→ Challenge
Please rewrite all of the records below with "corrugated metal roof" replaced by "corrugated tin roof", leaving everything else unchanged and omitting the pictures.

→ The records
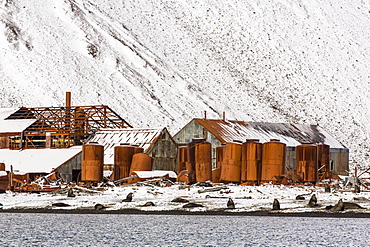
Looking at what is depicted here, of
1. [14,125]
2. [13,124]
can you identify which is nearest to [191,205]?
[14,125]

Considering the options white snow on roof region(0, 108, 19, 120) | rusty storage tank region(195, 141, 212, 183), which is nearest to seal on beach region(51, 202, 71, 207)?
rusty storage tank region(195, 141, 212, 183)

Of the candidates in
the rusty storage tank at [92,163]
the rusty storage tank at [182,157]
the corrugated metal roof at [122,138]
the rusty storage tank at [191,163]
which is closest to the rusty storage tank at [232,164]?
the rusty storage tank at [191,163]

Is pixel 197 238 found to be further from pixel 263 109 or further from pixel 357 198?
pixel 263 109

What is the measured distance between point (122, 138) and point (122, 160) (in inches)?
277

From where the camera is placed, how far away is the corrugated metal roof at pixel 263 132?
64875 millimetres

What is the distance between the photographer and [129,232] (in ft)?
106

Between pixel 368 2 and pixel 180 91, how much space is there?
45987 mm

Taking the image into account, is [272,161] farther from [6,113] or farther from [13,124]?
[6,113]

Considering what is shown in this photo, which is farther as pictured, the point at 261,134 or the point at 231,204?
the point at 261,134

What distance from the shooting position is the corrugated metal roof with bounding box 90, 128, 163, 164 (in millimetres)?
59094

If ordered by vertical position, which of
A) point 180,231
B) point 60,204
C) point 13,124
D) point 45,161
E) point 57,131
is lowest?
point 180,231

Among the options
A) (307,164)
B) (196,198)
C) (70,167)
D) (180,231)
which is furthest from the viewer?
(70,167)

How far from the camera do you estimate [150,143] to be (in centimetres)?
5900

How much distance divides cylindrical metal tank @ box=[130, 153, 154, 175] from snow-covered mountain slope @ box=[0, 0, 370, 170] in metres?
39.9
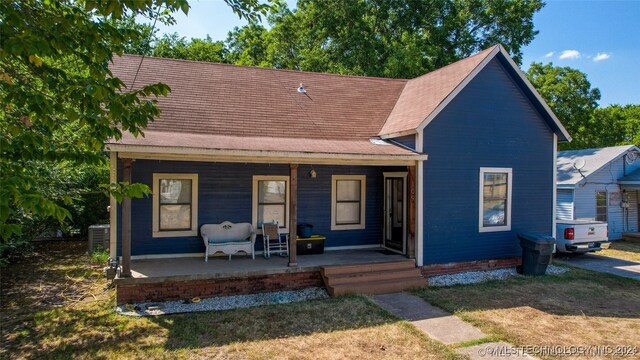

→ Written answer
Looking at what is depicted here, of
1. [14,125]
2. [13,124]
can you identify which is nearest to [191,205]?
[14,125]

Considering the options white snow on roof region(0, 108, 19, 120) | rusty storage tank region(195, 141, 212, 183), which is nearest to seal on beach region(51, 202, 71, 207)?
rusty storage tank region(195, 141, 212, 183)

Of the candidates in
the rusty storage tank at [92,163]
the rusty storage tank at [182,157]
the corrugated tin roof at [122,138]
the rusty storage tank at [191,163]
which is closest to the rusty storage tank at [232,164]?
the rusty storage tank at [191,163]

Is pixel 197 238 found to be further from pixel 263 109 or further from pixel 357 198?
pixel 263 109

What is the measured distance between point (122, 138) and point (122, 160) (in inches)?
277

From where the camera is placed, how far away is the corrugated tin roof at pixel 263 132?
64875 millimetres

What is the distance between the photographer and [129,232] (in ft)?
106

Between pixel 368 2 and pixel 180 91, how much space is there?
45987 mm

Taking the image into account, is [272,161] farther from [6,113] or farther from [13,124]?
[6,113]

Considering what is shown in this photo, which is farther as pictured, the point at 261,134 or the point at 231,204?
the point at 261,134

What distance from the shooting position is the corrugated tin roof with bounding box 90, 128, 163, 164 (in millimetres)?
59094

If ordered by vertical position, which of
A) point 180,231
B) point 60,204
C) point 13,124
D) point 45,161
E) point 57,131
is lowest?
point 180,231

Among the options
A) (307,164)
B) (196,198)
C) (70,167)
D) (180,231)
which is furthest from the viewer?
(70,167)

How far from the camera do you estimate [150,143] to be (in centimetres)?
5900

How much distance divides cylindrical metal tank @ box=[130, 153, 154, 175] from snow-covered mountain slope @ box=[0, 0, 370, 170] in metres?
39.9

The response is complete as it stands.